§ **ЗАДАНИЕ 1**:
Ответьте на вопросы по исходному тексту:
(а) Каковы номер и дата приказа Сталина, о котором идет речь?
(б) Что, согласно пункту 1 приказа, рядовые бойцы должны изучить в совершенстве?
(в) Командиром какого отделения, судя по всему, оказался Юзик?

§ **ИСХОДНЫЙ ТЕКСТ**:
В предыдущем письме Юзика упоминается приказ Сталина № 130 от 1 мая 1942 г. Что же там было написано? Это был праздничный первомайский приказ, в котором были следующие строки, которые, видимо, и имел в виду Юзик:
…«У Красной Армии есть всё необходимое для того, чтобы осуществить эту возвышенную цель. Не хватает только одного — умения полностью использовать против врага ту первоклассную технику, которую предоставляет ей наша родина. Поэтому задача Красной Армии, её бойцов, её пулемётчиков, её артиллеристов, её миномётчиков, её танкистов, её лётчиков и кавалеристов — состоит в том, чтобы учиться военному делу, учиться настойчиво, изучить в совершенстве своё оружие, стать мастерами своего дела и научиться, таким образом, бить врага наверняка. Только так можно научиться искусству побеждать врага.
Товарищи красноармейцы и краснофлотцы, командиры и политработники, партизаны и партизанки!
Приветствуя и поздравляя вас с днём 1 Мая, приказываю:
1. Рядовым бойцам — изучить винтовку в совершенстве, стать мастерами своего оружия, бить врага без промаха, как бьют их наши славные снайперы, истребители немецких оккупантов!
2. Пулемётчикам, артиллеристам, миномётчикам, танкистам, лётчикам — изучить своё оружие в совершенстве, стать мастерами своего дела, бить в упор фашистско-немецких захватчиков до полного их истребления!
3. Общевойсковым командирам — изучить в совершенстве дело взаимодействия родов войск, стать мастерами дела вождения войск, показать всему миру, что Красная Армия способна выполнить свою великую освободительную миссию!
4. Всей Красной Армии — добиться того, чтобы 1942 год стал годом окончательного разгрома немецко-фашистских войск и освобождения советской земли от гитлеровских мерзавцев!
5. Партизанам и партизанкам — усилить партизанскую войну в тылу немецких захватчиков, разрушать средства связи и транспорта врага, уничтожать штабы и технику врага, не жалеть патронов против угнетателей нашей родины!
Под непобедимым знаменем великого Ленина — вперёд к победе! [15].
Судя по упомянутому выше приказу Сталина № 130 от 1 мая 1942 г., бывшим курсантам Челябинской авиашколы предстояло в кратчайшие сроки освоить батальонное оружие – пулеметы, минометы и т.п., а затем самим обучать обращению с ними прибывающее пополнение в своих подразделениях.
Юзик, как следовало из его письма от 29 апреля, оказался, судя по всему, командиром пулеметного отделения, и он (в следующем письме от 31 мая) упоминает о своей боевой подготовке довольно кратко: «Успешно осваиваем материальную часть, которой будем бить фашистских оккупантов».

§ **ПОКАЗАННЫЕ ЗАПИСИ**:
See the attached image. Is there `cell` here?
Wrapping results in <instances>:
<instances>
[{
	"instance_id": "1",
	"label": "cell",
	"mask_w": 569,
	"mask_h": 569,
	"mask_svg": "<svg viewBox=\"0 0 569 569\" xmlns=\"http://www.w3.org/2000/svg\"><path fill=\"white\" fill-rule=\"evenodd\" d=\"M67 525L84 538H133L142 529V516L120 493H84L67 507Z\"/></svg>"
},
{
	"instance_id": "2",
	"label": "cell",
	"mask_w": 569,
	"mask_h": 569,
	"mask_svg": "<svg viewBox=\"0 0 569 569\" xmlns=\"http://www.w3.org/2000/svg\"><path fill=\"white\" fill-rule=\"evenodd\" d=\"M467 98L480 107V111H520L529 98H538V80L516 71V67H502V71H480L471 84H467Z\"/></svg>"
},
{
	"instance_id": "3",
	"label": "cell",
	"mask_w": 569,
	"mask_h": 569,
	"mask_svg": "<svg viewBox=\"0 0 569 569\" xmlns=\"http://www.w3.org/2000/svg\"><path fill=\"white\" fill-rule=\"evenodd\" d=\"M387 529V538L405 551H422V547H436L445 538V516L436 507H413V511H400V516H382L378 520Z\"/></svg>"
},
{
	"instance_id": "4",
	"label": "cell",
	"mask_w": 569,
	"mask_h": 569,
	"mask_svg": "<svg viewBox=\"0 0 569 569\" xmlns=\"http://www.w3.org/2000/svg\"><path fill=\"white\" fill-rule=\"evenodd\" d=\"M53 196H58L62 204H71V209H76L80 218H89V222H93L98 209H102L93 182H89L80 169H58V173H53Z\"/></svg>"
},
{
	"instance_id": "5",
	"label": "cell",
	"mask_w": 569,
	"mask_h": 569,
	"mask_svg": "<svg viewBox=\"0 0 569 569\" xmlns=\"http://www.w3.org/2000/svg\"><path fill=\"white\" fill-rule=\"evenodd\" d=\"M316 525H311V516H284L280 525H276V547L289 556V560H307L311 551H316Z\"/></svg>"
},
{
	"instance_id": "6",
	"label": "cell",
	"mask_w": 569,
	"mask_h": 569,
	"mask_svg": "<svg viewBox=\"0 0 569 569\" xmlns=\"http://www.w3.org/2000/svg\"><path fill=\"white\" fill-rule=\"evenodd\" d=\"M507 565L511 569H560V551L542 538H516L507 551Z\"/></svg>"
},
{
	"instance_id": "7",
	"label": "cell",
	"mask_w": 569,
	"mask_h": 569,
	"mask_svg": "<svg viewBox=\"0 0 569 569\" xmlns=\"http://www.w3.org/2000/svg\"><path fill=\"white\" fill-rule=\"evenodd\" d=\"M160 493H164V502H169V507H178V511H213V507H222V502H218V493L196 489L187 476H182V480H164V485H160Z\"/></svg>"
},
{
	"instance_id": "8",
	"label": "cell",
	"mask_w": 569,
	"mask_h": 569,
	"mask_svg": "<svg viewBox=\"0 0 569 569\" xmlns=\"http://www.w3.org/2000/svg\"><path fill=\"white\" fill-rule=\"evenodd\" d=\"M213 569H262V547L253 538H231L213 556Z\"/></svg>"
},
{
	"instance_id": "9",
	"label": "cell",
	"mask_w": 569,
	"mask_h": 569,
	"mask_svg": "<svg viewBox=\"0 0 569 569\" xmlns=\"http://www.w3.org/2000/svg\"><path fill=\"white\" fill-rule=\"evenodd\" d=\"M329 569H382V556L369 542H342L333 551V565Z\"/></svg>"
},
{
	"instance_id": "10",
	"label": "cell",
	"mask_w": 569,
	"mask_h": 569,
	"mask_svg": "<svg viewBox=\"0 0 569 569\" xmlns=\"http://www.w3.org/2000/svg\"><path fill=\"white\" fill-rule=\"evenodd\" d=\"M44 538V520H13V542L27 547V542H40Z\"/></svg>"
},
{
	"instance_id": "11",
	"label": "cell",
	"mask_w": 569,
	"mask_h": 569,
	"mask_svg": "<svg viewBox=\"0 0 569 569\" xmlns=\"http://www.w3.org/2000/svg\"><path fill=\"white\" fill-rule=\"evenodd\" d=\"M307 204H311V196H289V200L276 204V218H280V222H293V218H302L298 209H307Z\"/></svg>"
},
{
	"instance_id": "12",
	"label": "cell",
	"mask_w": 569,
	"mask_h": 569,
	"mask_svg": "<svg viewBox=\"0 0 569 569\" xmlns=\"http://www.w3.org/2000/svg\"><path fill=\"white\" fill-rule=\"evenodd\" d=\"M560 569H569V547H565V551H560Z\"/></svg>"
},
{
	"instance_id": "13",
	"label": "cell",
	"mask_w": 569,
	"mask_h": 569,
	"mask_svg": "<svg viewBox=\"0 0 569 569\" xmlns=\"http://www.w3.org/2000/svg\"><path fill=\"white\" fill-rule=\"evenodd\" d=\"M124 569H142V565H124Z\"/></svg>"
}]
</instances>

§ **ЗАДАНИЕ 2**:
Подсчитайте, сколько строк в записях содержат слово «instances», учитывая регистр букв. Укажите только число.

§ **ВЕРНЫЙ ОТВЕТ 1**:
(а) № 130 от 1 мая 1942 г.
(б) Винтовку.
(в) Пулеметного отделения.

§ **ВЕРНЫЙ ОТВЕТ 2**:
3